For serious injuries the costs of being airlifted out of the islands are quite high, and Visitors should ensure that they have adequate medical insurance to cover any requirements - the worst case scenario being a medical evacuation (Air Ambulance) to the mainland.
Pharmacy and Dental services do also exist, however, only during working days (Monday to Friday), emergencies excepting.
Most stores considering the size of our community are very well stocked, and you can usually get what you want.
However, the visitor will undoubtedly experience a shock! Prices are usually well above the mainland or mainstream Europe/U.S.A. or the South American mainland.
The main reason for this being the fact, that because we are such a small community, retailers cannot purchase quantities in bulk similar to Tesco (or in the U.S.A.– Wal-Mart). Consequently, they do not receive the discounts which would usually be passed on to the consumer.
Most locals whenever possible (transport permitting) visit the “Seafish Chandlery" or one of the three “Kelper Stores” in favour of the FIC West Store based on the Ross Road (also known as the "Front Road") as this is usually considered the most expensive.
In spite of this, the main advantage with the West Store is that you are able to get most if not everything you may require on the premises and is centrally located in the town.
In most shops (but not all) credit cards are accepted, as well as Euros and U.S. Dollars.
Please do not try to use South American currencies, as they are very usually not accepted.
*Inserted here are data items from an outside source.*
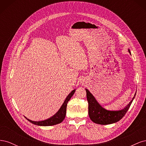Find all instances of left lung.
<instances>
[{"mask_svg":"<svg viewBox=\"0 0 146 146\" xmlns=\"http://www.w3.org/2000/svg\"><path fill=\"white\" fill-rule=\"evenodd\" d=\"M128 51L131 54L129 48H128ZM85 90L88 102V114L92 122L100 125L111 124L120 121L129 109L136 93L135 92L133 99L124 108L119 110H108L102 107L89 90L86 88Z\"/></svg>","mask_w":146,"mask_h":146,"instance_id":"8db88e82","label":"left lung"}]
</instances>
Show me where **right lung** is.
<instances>
[{
	"label": "right lung",
	"mask_w": 146,
	"mask_h": 146,
	"mask_svg": "<svg viewBox=\"0 0 146 146\" xmlns=\"http://www.w3.org/2000/svg\"><path fill=\"white\" fill-rule=\"evenodd\" d=\"M75 92H76V89L73 90L71 92H70V93L68 94V96L66 97V98L64 100L63 104L61 106V107L59 109L58 111L52 117L48 118L47 119H45V120L40 121H32L26 117H25L31 123H32L33 124L38 125V126H52V125L58 124V123H61L64 119L66 114V107H67L68 102L70 99V98H72V96L74 95Z\"/></svg>",
	"instance_id": "obj_1"
}]
</instances>
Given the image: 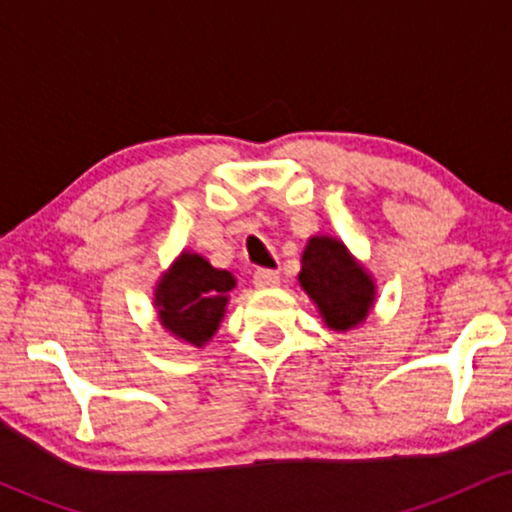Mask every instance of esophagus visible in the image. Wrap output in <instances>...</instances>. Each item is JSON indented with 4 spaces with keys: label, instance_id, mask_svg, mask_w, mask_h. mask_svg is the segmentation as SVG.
Masks as SVG:
<instances>
[{
    "label": "esophagus",
    "instance_id": "1",
    "mask_svg": "<svg viewBox=\"0 0 512 512\" xmlns=\"http://www.w3.org/2000/svg\"><path fill=\"white\" fill-rule=\"evenodd\" d=\"M279 272H274V269H257L255 276H252V284L257 286V289H274V286H279Z\"/></svg>",
    "mask_w": 512,
    "mask_h": 512
}]
</instances>
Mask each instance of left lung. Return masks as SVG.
<instances>
[{"label":"left lung","instance_id":"obj_1","mask_svg":"<svg viewBox=\"0 0 512 512\" xmlns=\"http://www.w3.org/2000/svg\"><path fill=\"white\" fill-rule=\"evenodd\" d=\"M301 264L298 281L330 330H354L366 320L375 301L373 276L354 260L342 240L313 236L305 245Z\"/></svg>","mask_w":512,"mask_h":512}]
</instances>
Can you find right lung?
I'll return each instance as SVG.
<instances>
[{
    "instance_id": "right-lung-1",
    "label": "right lung",
    "mask_w": 512,
    "mask_h": 512,
    "mask_svg": "<svg viewBox=\"0 0 512 512\" xmlns=\"http://www.w3.org/2000/svg\"><path fill=\"white\" fill-rule=\"evenodd\" d=\"M231 289V272L211 267L197 252H182L156 286L158 320L173 337L202 349L219 330Z\"/></svg>"
}]
</instances>
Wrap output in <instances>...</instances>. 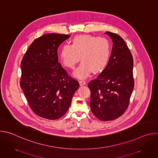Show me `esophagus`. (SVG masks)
Wrapping results in <instances>:
<instances>
[{"mask_svg":"<svg viewBox=\"0 0 158 158\" xmlns=\"http://www.w3.org/2000/svg\"><path fill=\"white\" fill-rule=\"evenodd\" d=\"M79 84H80V85H83L85 84V81L84 80H80Z\"/></svg>","mask_w":158,"mask_h":158,"instance_id":"esophagus-1","label":"esophagus"}]
</instances>
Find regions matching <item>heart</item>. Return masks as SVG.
<instances>
[{"label": "heart", "instance_id": "obj_1", "mask_svg": "<svg viewBox=\"0 0 158 158\" xmlns=\"http://www.w3.org/2000/svg\"><path fill=\"white\" fill-rule=\"evenodd\" d=\"M110 52V44L107 39L91 35H80L73 39L72 45H63L59 51V58L64 67L73 69L81 57L82 62L74 74L78 78L83 79L92 71H100L106 65Z\"/></svg>", "mask_w": 158, "mask_h": 158}]
</instances>
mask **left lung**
<instances>
[{
    "label": "left lung",
    "mask_w": 158,
    "mask_h": 158,
    "mask_svg": "<svg viewBox=\"0 0 158 158\" xmlns=\"http://www.w3.org/2000/svg\"><path fill=\"white\" fill-rule=\"evenodd\" d=\"M113 42L109 62L97 78L90 81V106L99 120L116 119L126 110L134 89L133 58L124 39L107 31Z\"/></svg>",
    "instance_id": "obj_1"
}]
</instances>
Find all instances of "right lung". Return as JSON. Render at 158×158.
<instances>
[{
  "label": "right lung",
  "instance_id": "add662e5",
  "mask_svg": "<svg viewBox=\"0 0 158 158\" xmlns=\"http://www.w3.org/2000/svg\"><path fill=\"white\" fill-rule=\"evenodd\" d=\"M70 36L51 33L38 37L21 61L20 87L32 111L45 119L61 118L79 86L58 62L57 49Z\"/></svg>",
  "mask_w": 158,
  "mask_h": 158
}]
</instances>
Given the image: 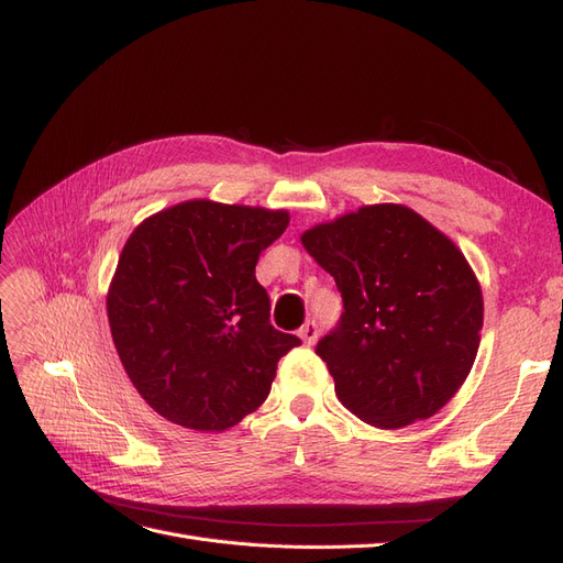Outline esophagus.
<instances>
[{
	"label": "esophagus",
	"instance_id": "esophagus-1",
	"mask_svg": "<svg viewBox=\"0 0 563 563\" xmlns=\"http://www.w3.org/2000/svg\"><path fill=\"white\" fill-rule=\"evenodd\" d=\"M298 338L302 340L305 345H314V343H317V338H319V327H317V321H314V319L305 321L302 327H300V331H298Z\"/></svg>",
	"mask_w": 563,
	"mask_h": 563
}]
</instances>
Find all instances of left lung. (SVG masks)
<instances>
[{
    "label": "left lung",
    "instance_id": "1",
    "mask_svg": "<svg viewBox=\"0 0 563 563\" xmlns=\"http://www.w3.org/2000/svg\"><path fill=\"white\" fill-rule=\"evenodd\" d=\"M300 242L343 296L340 323L317 345L338 399L380 430L432 418L482 340V286L463 251L404 203L338 216Z\"/></svg>",
    "mask_w": 563,
    "mask_h": 563
}]
</instances>
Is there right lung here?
I'll return each instance as SVG.
<instances>
[{
    "label": "right lung",
    "mask_w": 563,
    "mask_h": 563,
    "mask_svg": "<svg viewBox=\"0 0 563 563\" xmlns=\"http://www.w3.org/2000/svg\"><path fill=\"white\" fill-rule=\"evenodd\" d=\"M288 211L190 199L131 232L108 291L119 360L139 395L180 428L225 432L258 408L300 345L269 323L258 255Z\"/></svg>",
    "instance_id": "add662e5"
}]
</instances>
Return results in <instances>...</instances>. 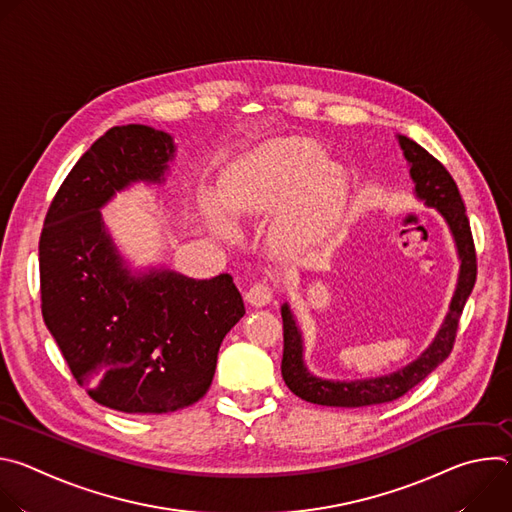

The Falklands climate is similar to the United Kingdom. Winters are usually milder the summers generally being a little cooler than the UK.
Because of the lack of pollution, and constant cool breeze visitors should be aware that the sun can be very strong and deceptive and poses real threat to sunburn, consequently a good sun block is recommended.
Strong westerly winds are prevalent in the islands, and rain showers being more common in the south east of the Islands.
Suggested clothing for the summer visitor should be a set of light to medium weight wind/water proofs, as our weather can be fickle and changeable, and comfortable footwear.
Crime is of low level relative to international standards.
Argentine minefields still remain from the 1982 war, but these are well fenced, with abundant minefield signs on the fences.
However, unexploded ordnances (including booby traps) and other debris of war can sometimes still be found. Whilst it is unlikely that anything will be found by the visitor, if anything suspicious is seen DO NOT TOUCH, but inform the appropriate authorities (i.e. the Royal Falkland Islands Police Force [RFIP], or the Explosives Ordnance Detachment of the Royal Engineers ).
Wildlife – Seals are probably the most dangerous when cornered or with young. Keep a safe distance - these animals can have a remarkable turn of speed.
Take care of the sun and wind, many a visitor has been caught out with sunburn.
Our atmosphere is so clean and clear from pollutants, there is very little to filter the sun’s rays; additionally, because of the prevailing cool breeze this gives the visitor a false sense of security, which leads to the sunburning.